§ Pictures with short captions
..........

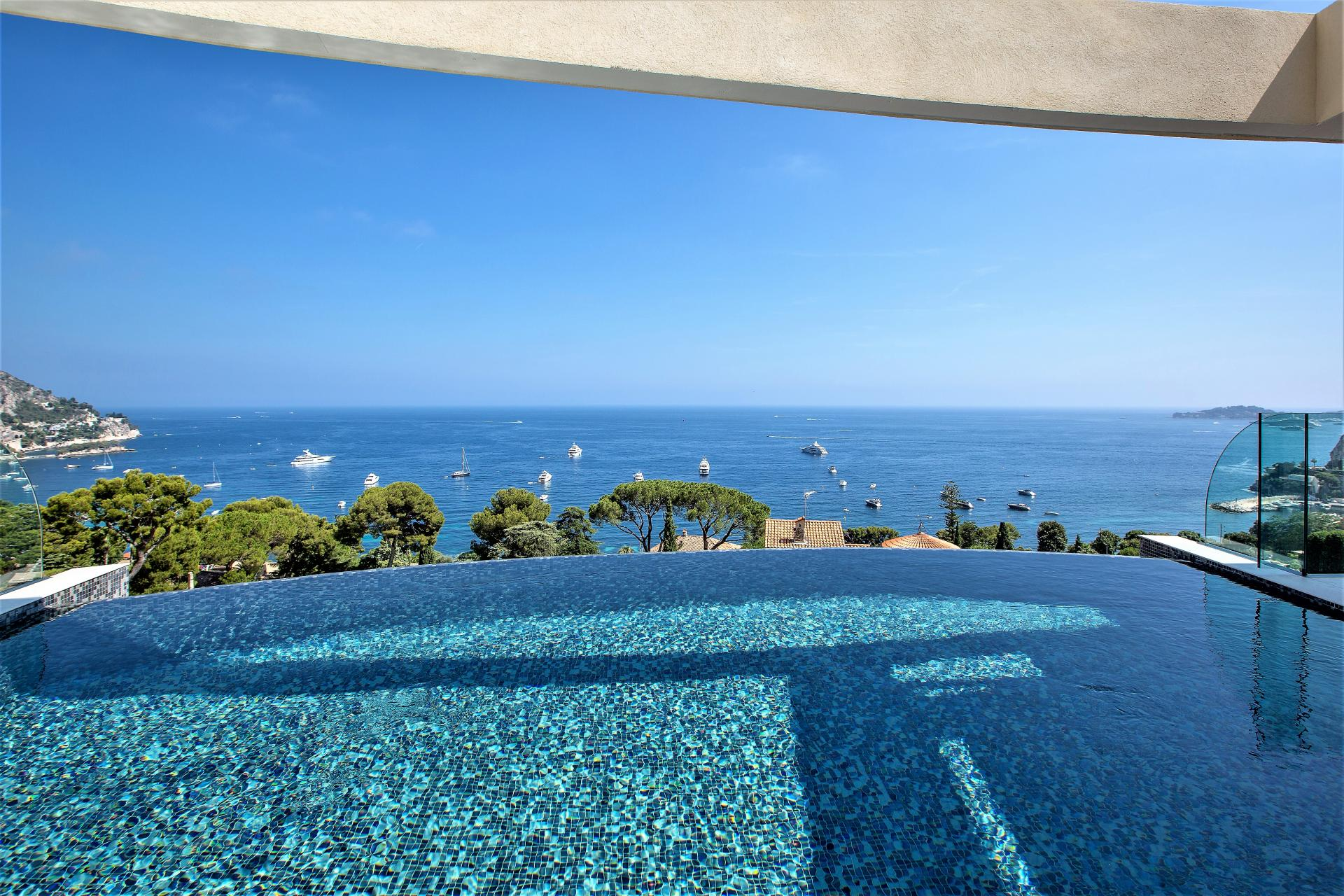 SEA VIEWS FROM VILLA INFINITY IN COTE D'AZUR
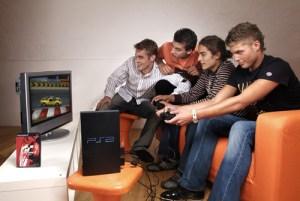 Prijatelji studenta-genijalca vjeruju kako će se do idućih ispitnih rokova i oni uozbiljiti i nabaviti barem Playstation 3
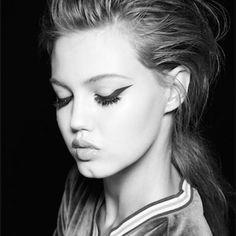Lindsey Wixson in Self Service Magazine batwing eyeliner Makeup Inspo, Makeup Inspiration, Makeup Tips, Hair Makeup, Beauty Art, Beauty Make Up, Hair Beauty, Lindsey Wixson, Bronze Skin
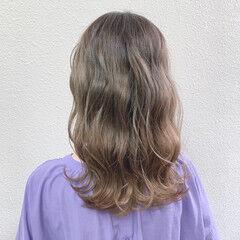 ガーリー グレージュ ミルクティー ブリーチ ヘアスタイルや髪型の写真・画像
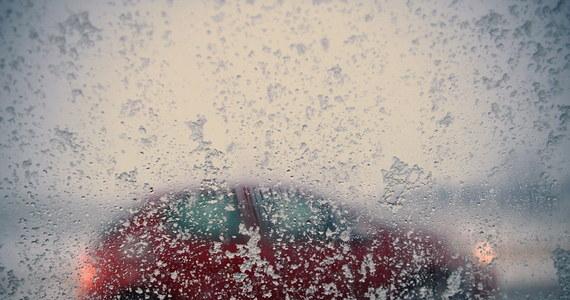 Tysiące gospodarstw bez prądu, powalone drzewa i utrudnione warunki na drogach – to bilans ataku zimy w Polsce. Warto uważać na zalegające na drogach błoto pośniegowe. Według prognoz synoptyków natomiast zima w najbliższym czasie nie odpuści. Spodziewajmy się kolejnych opadów śniegu.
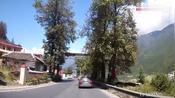 川藏线G318折多山下山往雅安方向,途经康定城区(海拔2560 米)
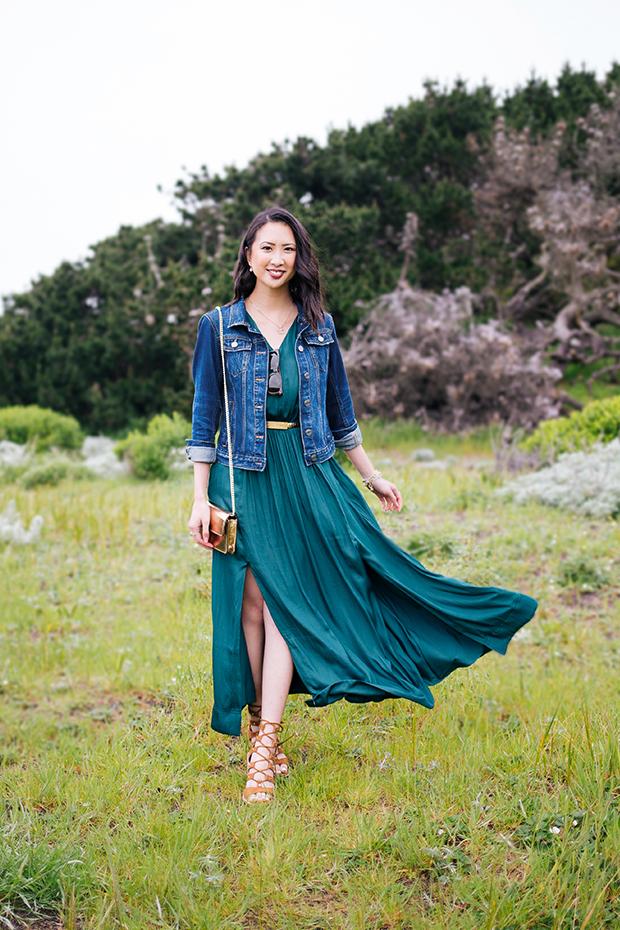 108_01_bananarepublic_goddess_maxi_dress_denim_jacket_dolcevita_lyndon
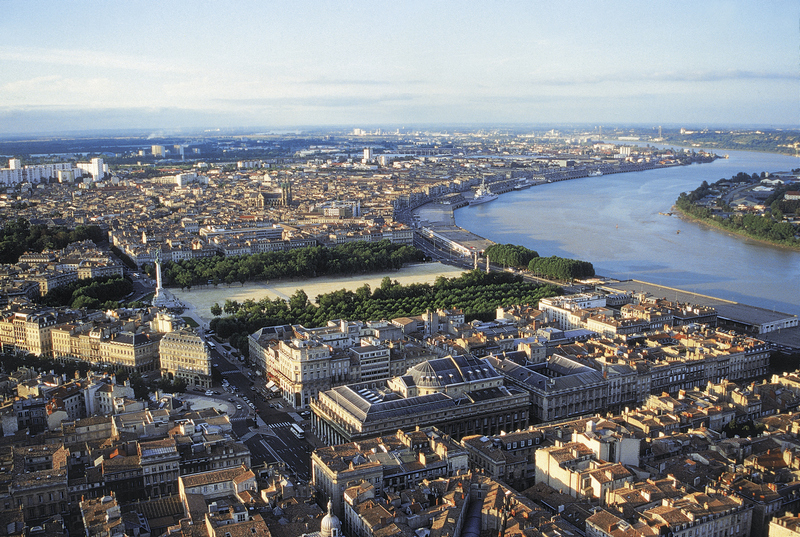 World___France_Panorama_of_the_city_of_Bordeaux__France_071658_.jpg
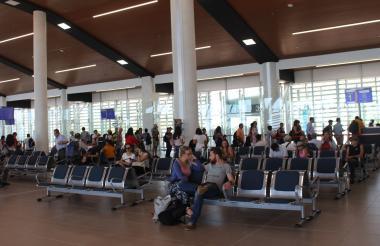 Pasajeros en el Aeropuerto Simón Bolívar de Santa Marta.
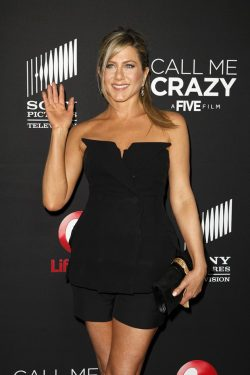 Jennifer-Aniston-Call-Me-Crazy-Premiere-2-250x375
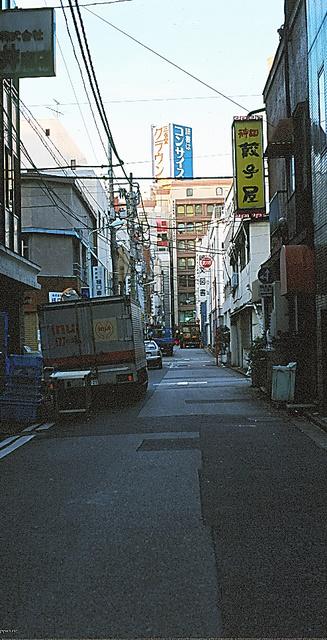 かつて通った神保町を写す=片岡さんの写真集『東京を撮る』(2000年)から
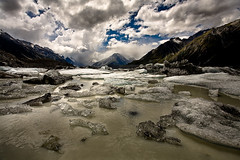 Ice on Tasman Lake (Richard Bolt) Tags: newzealand sky lake storm mountains ice clouds digital glacier canon5d icebergs lightroom mountcook 17mm aorakimtcooknationalpark terminallake canonef1740f4lusm diamondclassphotographer flickrdiamond goldstaraward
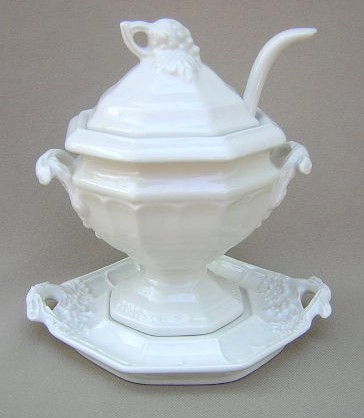 Make sure your browser can show photos and reload this page to see Red-Cliff China Grape [C2]  Soup tureen, lid, ladle,stand (SMALL Sauce tureen with lid, ladle and underplate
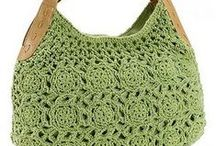 CROCHET sacs / by Chantal Laroche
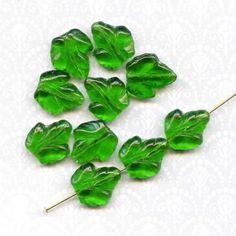 Green Glass Ivy Leaf Beads Vintage 15 mm 10 by PickleValentine, $5.00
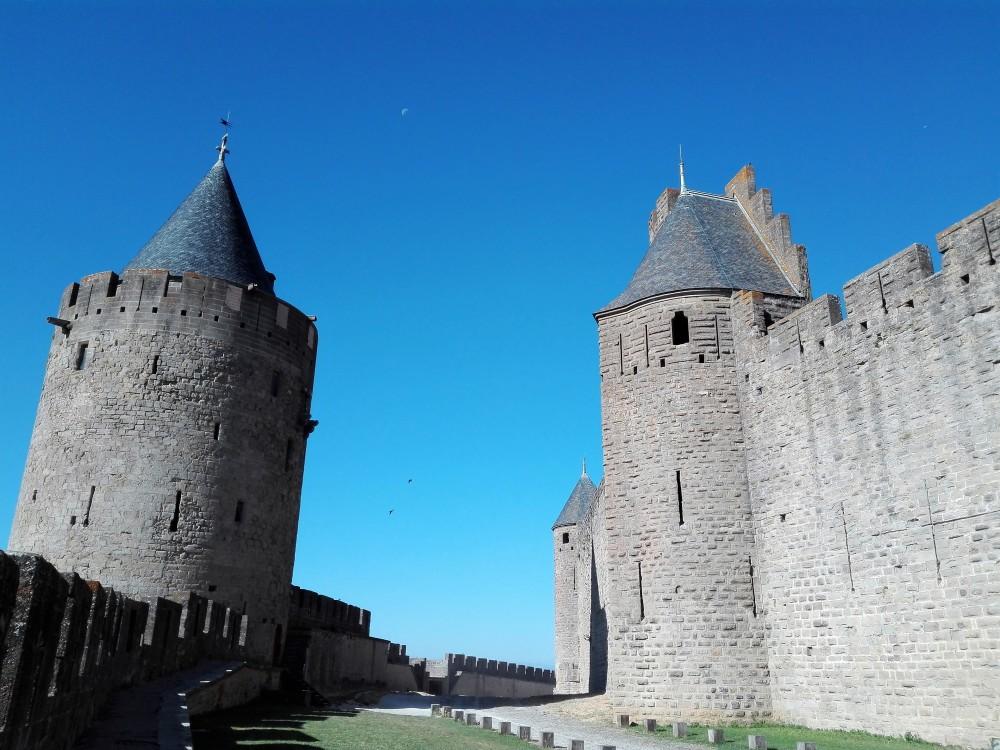 Carcasona-torres-medievales-donviajon-murallas-medievales-francia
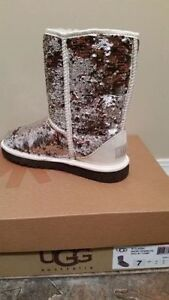 UGG-Authentic-New in Box-Size 7 SPARKLE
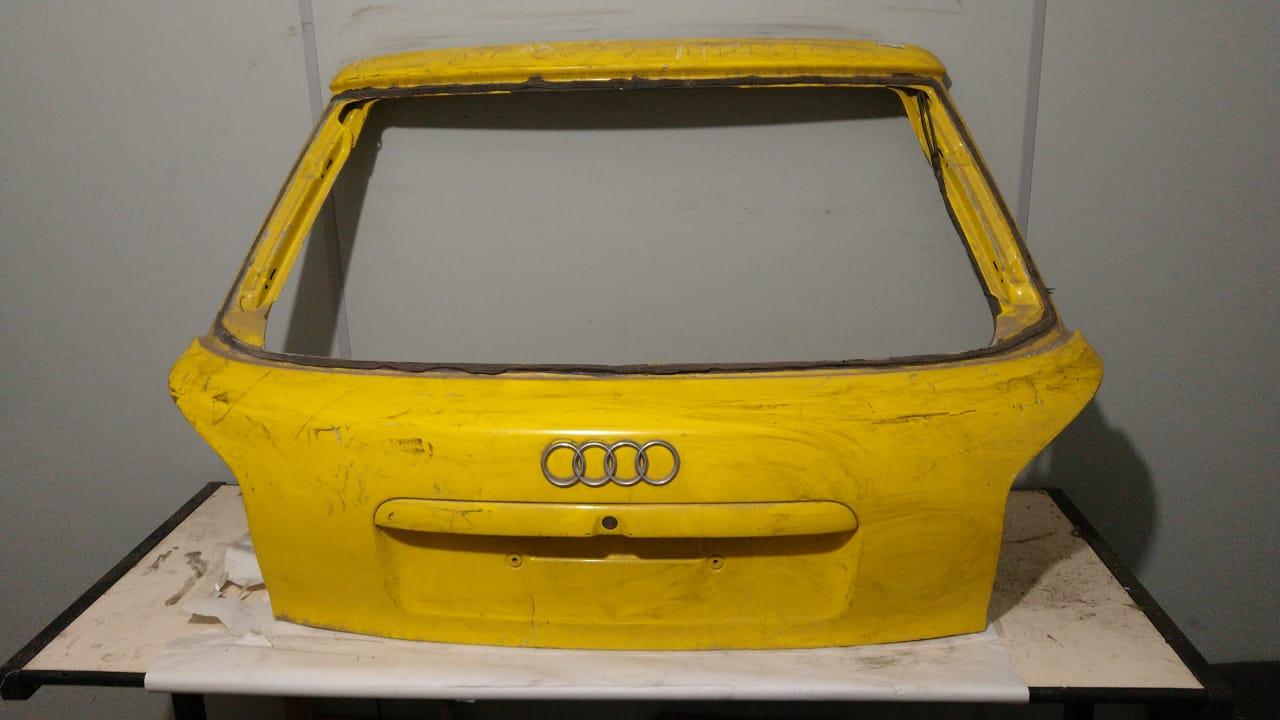 Tampa porta malas Audi A3 1999 00 01 02 03 04 2005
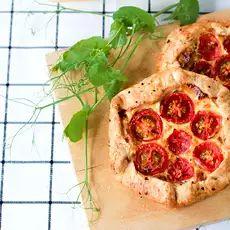 Elokuun täydellinen välipala: suolaiset muffinssit – valmistuvat käden käänteessä! - Ajankohtaista - Ilta-Sanomat Pepperoni, Pesto, Pineapple, Tacos, Pizza, Ethnic Recipes, Food, Pine Apple, Essen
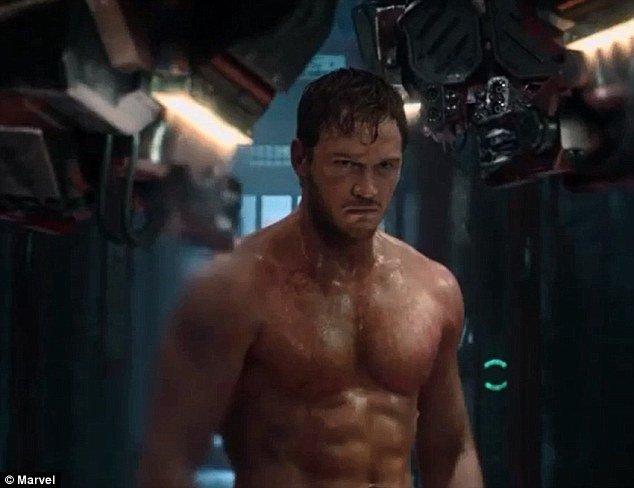 Chris Pratt jako umięśniony superbohater.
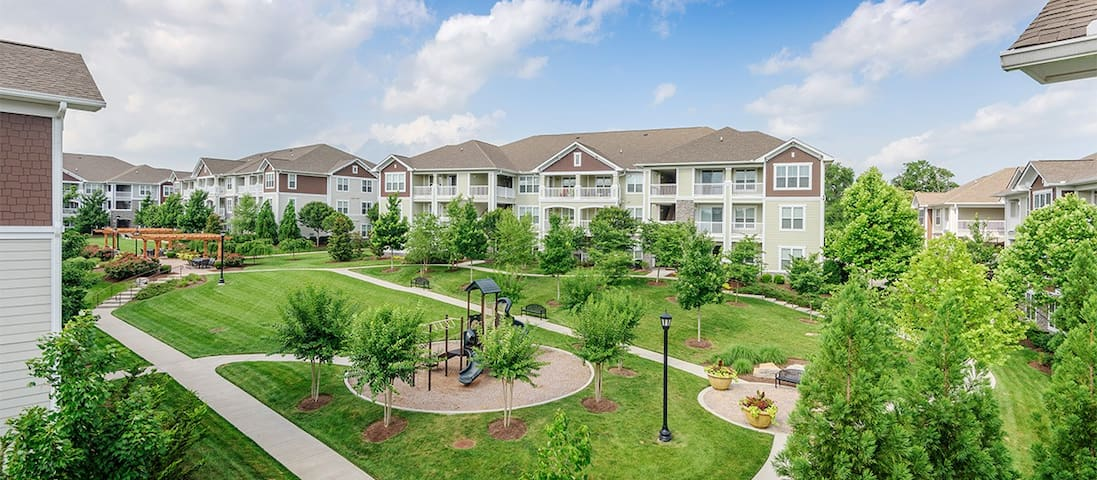 Venue at Cool Springs Apartment Complex
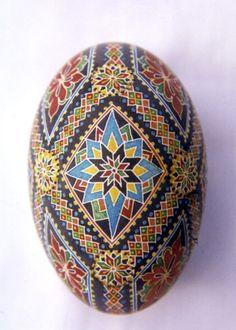 Lorrie Popow - Master Pysanky Artist.  Pysanka. Ukrainian Art Form. Pysanky eggs.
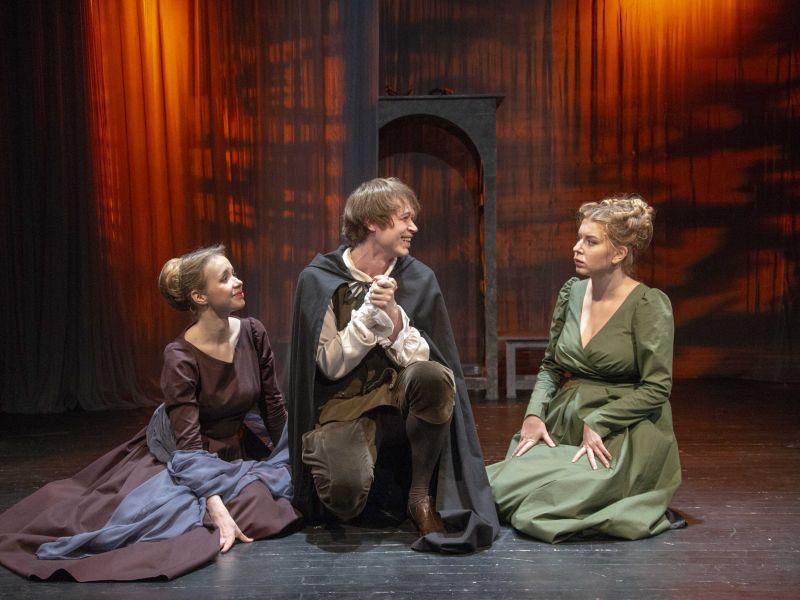 Спектакль «Комедия о вдове» в Театре имени Евг. Вахтангова фото 6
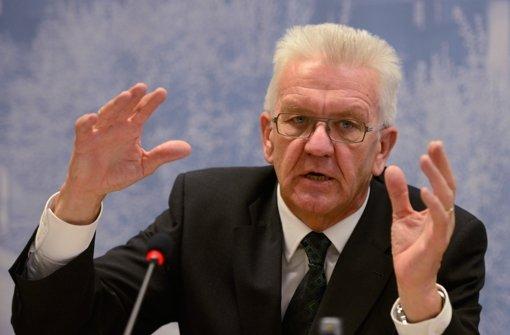 Ministerpräsident Winfried Kretschmann  erwägt, eventuell einen Teil der Mehrkosten zu tragen. Foto: dapd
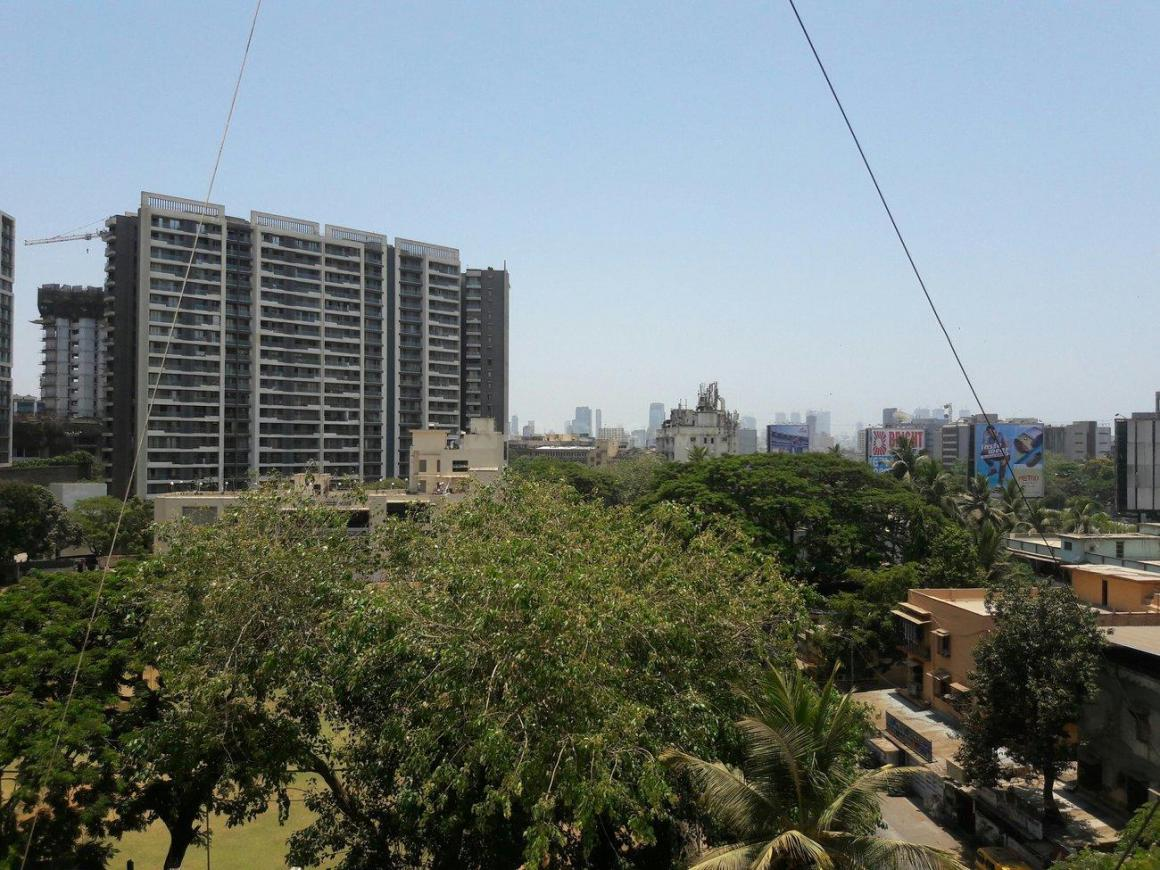 Living Room Image of 1100 Sq.ft 3 BHK Apartment for rent in Bandra East for 90000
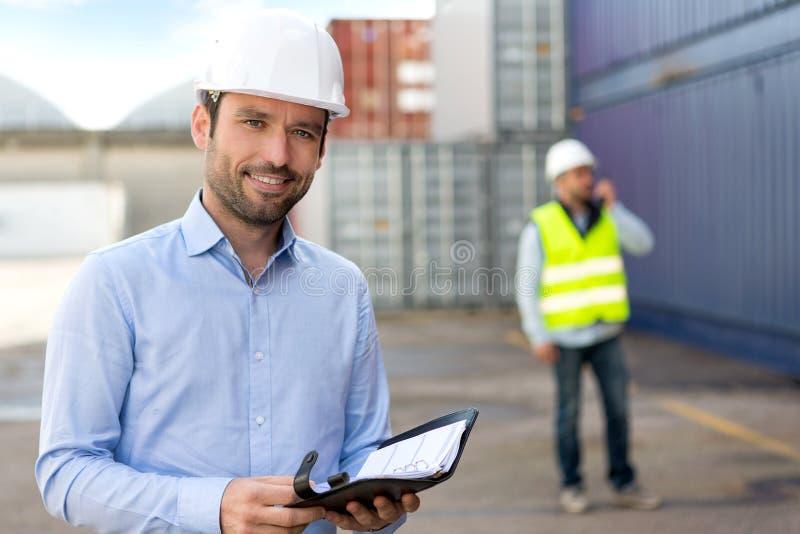 Jonge Aantrekkelijke ingenieur het raadplegen agenda op het dok stock afbeelding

..........

The answer must be the lines above from the line that contains "Tampa porta malas" to the final line of the data, word for word, with no pictures.

 Tampa porta malas Audi A3 1999 00 01 02 03 04 2005
 Elokuun täydellinen välipala: suolaiset muffinssit – valmistuvat käden käänteessä! - Ajankohtaista - Ilta-Sanomat Pepperoni, Pesto, Pineapple, Tacos, Pizza, Ethnic Recipes, Food, Pine Apple, Essen
 Chris Pratt jako umięśniony superbohater.
 Venue at Cool Springs Apartment Complex
 Lorrie Popow - Master Pysanky Artist.  Pysanka. Ukrainian Art Form. Pysanky eggs.
 Спектакль «Комедия о вдове» в Театре имени Евг. Вахтангова фото 6
 Ministerpräsident Winfried Kretschmann  erwägt, eventuell einen Teil der Mehrkosten zu tragen. Foto: dapd
 Living Room Image of 1100 Sq.ft 3 BHK Apartment for rent in Bandra East for 90000
 Jonge Aantrekkelijke ingenieur het raadplegen agenda op het dok stock afbeelding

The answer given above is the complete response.